To compensate for the lack of fair treatment, the government of Puerto Rico has borrowed heavily — although not always wisely — in order to provide a decent quality of life for its people. Eighteen public entities in Puerto Rico issue bonds, including the central government and government-owned instrumentalities like the electric power authority, the water and sewer authority, and the highway and transportation authority. These entities have now amassed over $70 billion of debt, which is roughly the size of Puerto Rico’s gross state (territory) product. The governor of Puerto Rico recently asserted that this debt was not payable in its entirety, generating headlines in the media.
Puerto Rico, once virtually ignored, has now become the center of attention.
Some commentators seem to believe that Puerto Rico’s economic challenges are of recent vintage, but that is not the case. For many decades, primarily as a result of unequal treatment, there has been a large gap between economic performance in the territory and in the states. In recent years, that gap has become a chasm.
The consequences have been as predictable as they are painful. My constituents are exercising their rights as U.S. citizens and relocating — not emigrating — to the states at a rate of 50,000 a year. Once they arrive on the mainland, they are entitled to full voting rights and full equality under federal laws — rights they were denied back in the territory. In 2000, Puerto Rico was home to about 3.8 million people. Soon, the island’s population will fall below 3.5 million. This is the largest sustained outmigration in modern American history, and it is only getting worse.

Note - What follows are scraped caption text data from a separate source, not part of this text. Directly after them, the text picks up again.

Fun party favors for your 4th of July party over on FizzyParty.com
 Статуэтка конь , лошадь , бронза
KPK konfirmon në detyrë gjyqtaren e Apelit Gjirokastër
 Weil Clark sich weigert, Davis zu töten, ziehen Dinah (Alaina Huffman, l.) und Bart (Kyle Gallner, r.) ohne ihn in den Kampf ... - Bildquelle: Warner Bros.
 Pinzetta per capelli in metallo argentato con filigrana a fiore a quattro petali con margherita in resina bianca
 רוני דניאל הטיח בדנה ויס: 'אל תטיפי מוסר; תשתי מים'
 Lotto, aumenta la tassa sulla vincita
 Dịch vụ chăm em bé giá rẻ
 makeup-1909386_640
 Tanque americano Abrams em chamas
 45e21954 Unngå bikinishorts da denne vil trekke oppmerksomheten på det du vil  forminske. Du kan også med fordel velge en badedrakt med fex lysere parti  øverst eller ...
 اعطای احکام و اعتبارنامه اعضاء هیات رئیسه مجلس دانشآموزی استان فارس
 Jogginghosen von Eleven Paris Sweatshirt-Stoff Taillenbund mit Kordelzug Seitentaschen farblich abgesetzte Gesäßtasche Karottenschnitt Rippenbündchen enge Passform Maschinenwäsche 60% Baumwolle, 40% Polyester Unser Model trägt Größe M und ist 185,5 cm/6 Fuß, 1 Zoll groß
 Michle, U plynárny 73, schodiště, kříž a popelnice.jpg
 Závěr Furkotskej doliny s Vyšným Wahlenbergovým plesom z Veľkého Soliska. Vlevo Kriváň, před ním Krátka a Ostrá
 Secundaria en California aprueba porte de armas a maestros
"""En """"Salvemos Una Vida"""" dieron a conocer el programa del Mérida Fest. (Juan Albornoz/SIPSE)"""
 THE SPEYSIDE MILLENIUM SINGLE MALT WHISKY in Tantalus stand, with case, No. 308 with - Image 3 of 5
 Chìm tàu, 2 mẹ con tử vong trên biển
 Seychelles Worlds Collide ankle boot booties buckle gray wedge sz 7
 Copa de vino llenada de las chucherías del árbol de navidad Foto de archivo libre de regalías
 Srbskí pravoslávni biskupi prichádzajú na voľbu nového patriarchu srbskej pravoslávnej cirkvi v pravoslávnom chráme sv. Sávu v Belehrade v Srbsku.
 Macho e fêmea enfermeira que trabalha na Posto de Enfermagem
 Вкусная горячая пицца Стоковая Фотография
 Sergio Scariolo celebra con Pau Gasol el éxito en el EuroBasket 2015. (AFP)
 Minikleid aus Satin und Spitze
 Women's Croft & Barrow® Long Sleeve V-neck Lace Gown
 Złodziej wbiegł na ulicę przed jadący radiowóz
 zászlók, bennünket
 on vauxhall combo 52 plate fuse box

Puerto Rico’s territorial status is not only the root cause of Puerto Rico’s economic and demographic crisis; it is also the main obstacle preventing Puerto Rico from managing and, ultimately, overcoming this crisis.
Consider Chapter 9 of the federal bankruptcy code. Under this provision, Congress empowers each state government to authorize an insolvent “municipality” — defined as a political subdivision, public agency, or instrumentality of the state — to restructure its debts in an orderly fashion under the supervision of a federal bankruptcy judge, in accordance with federal law. A state government may authorize — or decline to authorize — its insolvent municipalities to file for Chapter 9 protection. The power to decide rests with the state government.
There have been about 50 municipal bankruptcy filings since 2010, although some have been dismissed by the presiding judge for a variety of reasons. Most prominently, several years ago, Michigan authorized Detroit to seek Chapter 9 protection, and the city has emerged far stronger than before.
Unfortunately, while Puerto Rico is treated like a state under the chapters of the bankruptcy code involving individuals and corporations, it is not treated like a state under the chapter pertaining to municipalities. Congress did grant Puerto Rico the power to authorize its municipalities to adjust debts between 1938 and 1984, but in 1984 — for reasons unknown — Congress excluded Puerto Rico from Chapter 9.
Such is the life of a territory: always subject to the good (or ill) will of a Congress in which it has a limited voice and no vote.
I have introduced a bill in the U.S. House to rectify this unprincipled exclusion, and 14 U.S. senators have cosponsored an identical bill in the U.S. Senate. The legislation would simply grant Puerto Rico a power that it had for nearly half a century and that every state has — namely, the power to authorize its insolvent municipalities to seek Chapter 9 protection. Under the bill, Puerto Rico could seek to restructure the debts of its insolvent public corporations, but not of the island’s central government.
Chapter 9 can be a useful tool even if it is not used. The mere prospect of a Chapter 9 filing by a municipality can foster consensual negotiations between the municipality and its creditors.
Ultimately, to prosper, Puerto Rico will need to be treated equally in all respects, and that requires U.S. statehood. In the interim, Congress can help Puerto Rico help itself by providing the territory with state-like treatment under Chapter 9.
Congressman Pedro R. Pierluisi is Puerto Rico’s nonvoting delegate in the U.S. House of Representatives and a candidate for governor of Puerto Rico.